These interventions have had a positive impact on rice farming in Kenya. The country has experienced an increase in rice production, with production levels reaching 100,000 metric tonnes in 2020. However, there is still room for improvement, and the government is committed to continuing to support rice farming in the country.
Successful Rice Farming Practices in Kenya
Rice farming in Kenya can be a profitable venture if done correctly. Here are some successful rice farming practices in Kenya:
- Selection of farmland: Choose a piece of land that has a steady supply of water, either from a river or a borehole. The land should also have fertile soil that is rich in nutrients.
- Farmland preparation: Clear the land of bushes and trees, and plow the land to a depth of at least 15cm. Level the land and make sure that there are no depressions or high spots that will affect the flow of water.

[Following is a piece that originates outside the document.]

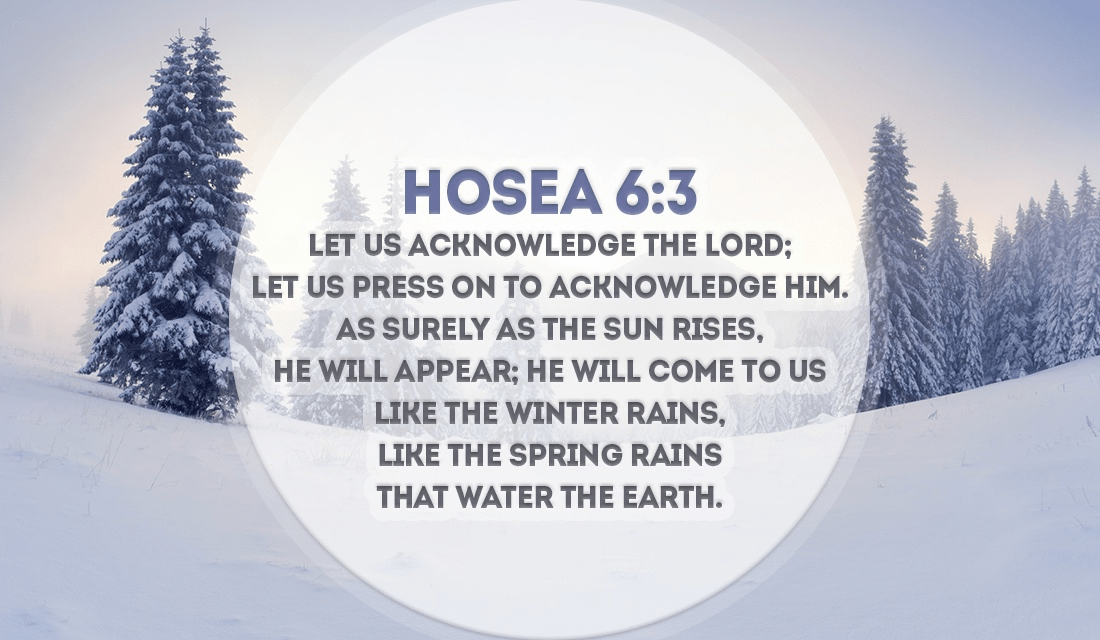 He will come back, as surely as the sun rises! - Hosea 6:3 ecard, online card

- Purchase of rice specie: Choose a rice variety that is suitable for the area where you plan to farm. Some of the popular rice varieties in Kenya include Basmati, Jasmine, and Arborio.
- Seed planting: Plant the rice seeds in rows, with a spacing of at least 20cm between each row. Make sure that the seeds are planted at a depth of about 2cm below the soil surface.
- Weeding: Weed the rice field regularly to remove any unwanted plants that may compete with the rice for nutrients and water. Use a hoe or a hand-held weeder to remove the weeds.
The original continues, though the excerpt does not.